Naked Science Forum

General Science => General Science => Topic started by: evan_au on 06/01/2018 18:22:46

Title: What is a Bomb Cyclone?
Post by: evan_au on 06/01/2018 18:22:46
The recent heavy snowfall along the East Coast USA (including normally-temperate Florida) has been attributed to a “bomb cyclone”. What is it, and what caused it?

I understood that cyclones/hurricanes were most frequent over warm ocean water, which is rare in the North Atlantic in January?

The best explanation I could find was in Wired (https://r.search.yahoo.com/_ylt=AwrSbmKxDVFakUkA9k9AvolQ;_ylu=X3oDMTByc3RzMXFjBGNvbG8DZ3ExBHBvcwM0BHZ0aWQDBHNlYwNzcg--/RV=2/RE=1515290161/RO=10/RU=https%3a%2f%2fwww.wired.com%2fstory%2fwhy-the-bomb-cyclone-hitting-the-east-coast-is-so-unusual%2f/RK=2/RS=k9TrRGEn5TH57kfWm_vnxE45UCs-).

Or Is this just an example of the politically correct Doublespeak we can expect from the current US administration, where NOAA (the US government weather bureau) is headed by a Trump-appointed administrator who cannot say that sea temperatures are on an upward trend?
Title: Re: What is a Bomb Cyclone?
Post by: alancalverd on 06/01/2018 23:27:54
Apart from the usual genuflection towards climate change, the Wired article is pretty good.

100 degree differences between invaginating air masses, even of they are really only 55.6 degrees in proper units, will cause enormous thermal updrafts as the arctic layer rolls over the slower-moving moist tropical air.
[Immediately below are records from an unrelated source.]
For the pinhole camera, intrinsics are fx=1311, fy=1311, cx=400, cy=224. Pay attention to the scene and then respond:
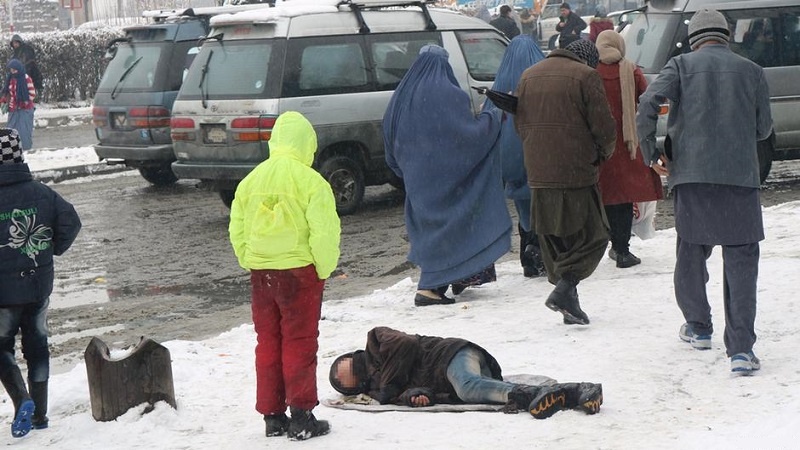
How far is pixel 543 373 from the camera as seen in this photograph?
6758 millimetres

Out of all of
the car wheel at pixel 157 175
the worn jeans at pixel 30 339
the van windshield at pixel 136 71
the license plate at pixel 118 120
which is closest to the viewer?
the worn jeans at pixel 30 339

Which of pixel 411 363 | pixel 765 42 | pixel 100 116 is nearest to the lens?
pixel 411 363

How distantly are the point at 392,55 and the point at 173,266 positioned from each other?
372 centimetres

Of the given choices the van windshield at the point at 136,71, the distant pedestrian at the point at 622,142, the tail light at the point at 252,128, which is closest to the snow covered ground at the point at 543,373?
the distant pedestrian at the point at 622,142

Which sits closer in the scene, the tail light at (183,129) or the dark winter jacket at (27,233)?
the dark winter jacket at (27,233)

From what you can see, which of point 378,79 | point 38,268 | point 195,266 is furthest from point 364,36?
point 38,268

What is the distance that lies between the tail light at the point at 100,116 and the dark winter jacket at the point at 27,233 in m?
10.1

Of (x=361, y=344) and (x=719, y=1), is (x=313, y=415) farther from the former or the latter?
Answer: (x=719, y=1)

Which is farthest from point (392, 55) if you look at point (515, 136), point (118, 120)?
point (515, 136)

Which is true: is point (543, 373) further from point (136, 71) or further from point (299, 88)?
point (136, 71)

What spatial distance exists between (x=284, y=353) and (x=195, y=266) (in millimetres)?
5565

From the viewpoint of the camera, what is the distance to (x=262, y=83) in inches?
512

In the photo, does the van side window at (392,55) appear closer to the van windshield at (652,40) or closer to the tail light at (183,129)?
the tail light at (183,129)

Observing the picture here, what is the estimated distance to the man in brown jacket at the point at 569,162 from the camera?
7.71 meters
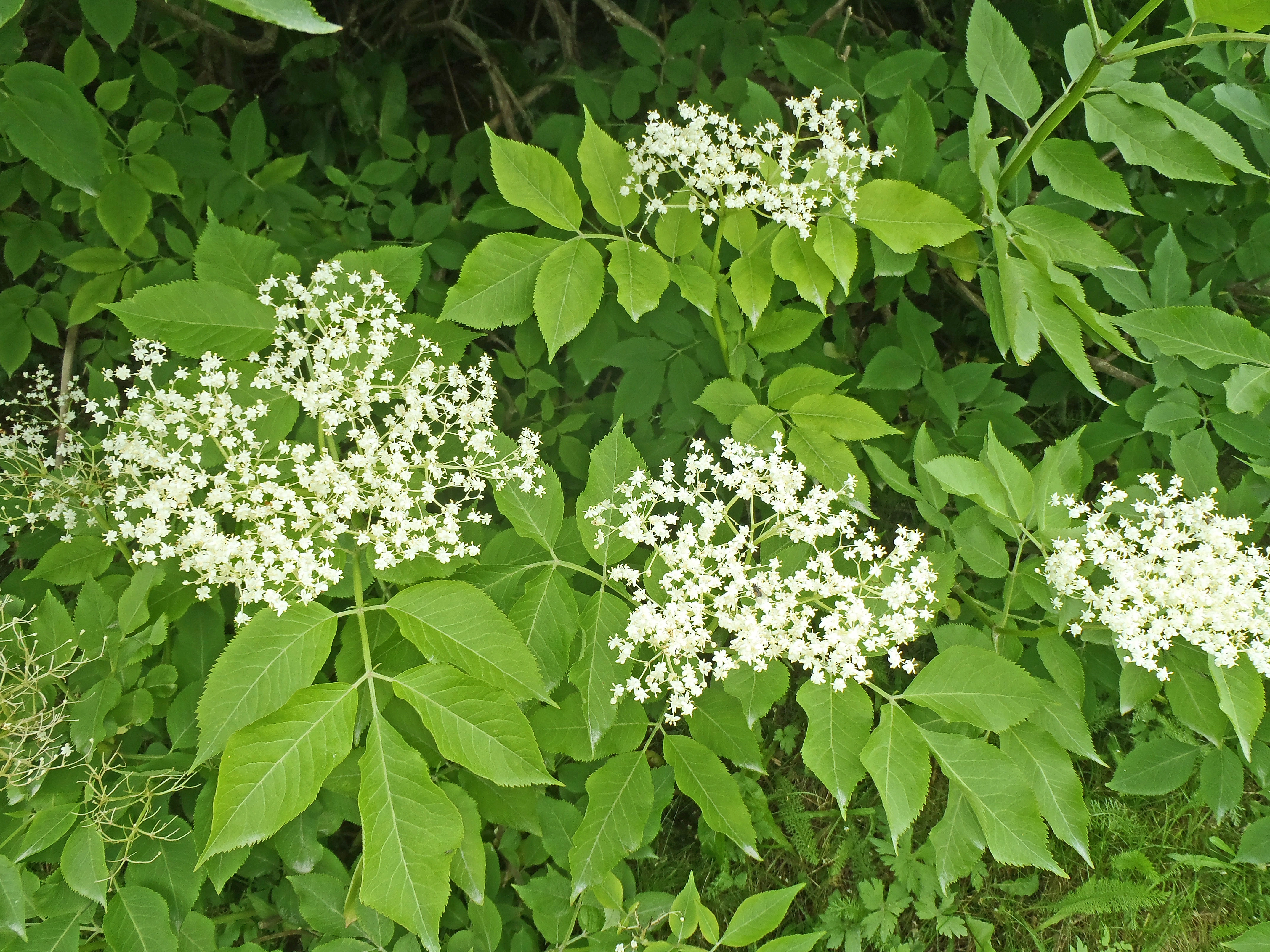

Air rushing in to replace the updrafts forms a cyclonic vortex thanks to Coriolis (surface air moving northwards has a strong westerly component) , and when the warm moist air accelerates upwards through the cold front, expands, and reaches the freezing level, it will dump all that tropical moisture as snow.

 
The "bomb" epithet just refers to the speed with which it all happens, and the eastern USA is perfectly suited to small, rapid cyclogenesis as the polar continental air mass has had a long fetch over cold ground whilst the tropical maritime mass has had an equally long trip over a relatively warm sea, so has gained plenty of moisture and lost very little heat.

North Atlantic lows are actually very common, indeed the cause of the dominant 3 - 5 day weather cycle in the British Isles, but they usually form further east, are weaker, and tend to dissipate somewhat before they reach these shores, though Storm Eleanor caused a lot of damage in Ireland last week.  A few sudden snowfalls on the US east coast is entirely normal each winter, but this one just happened to be a bit more vigorous than usual.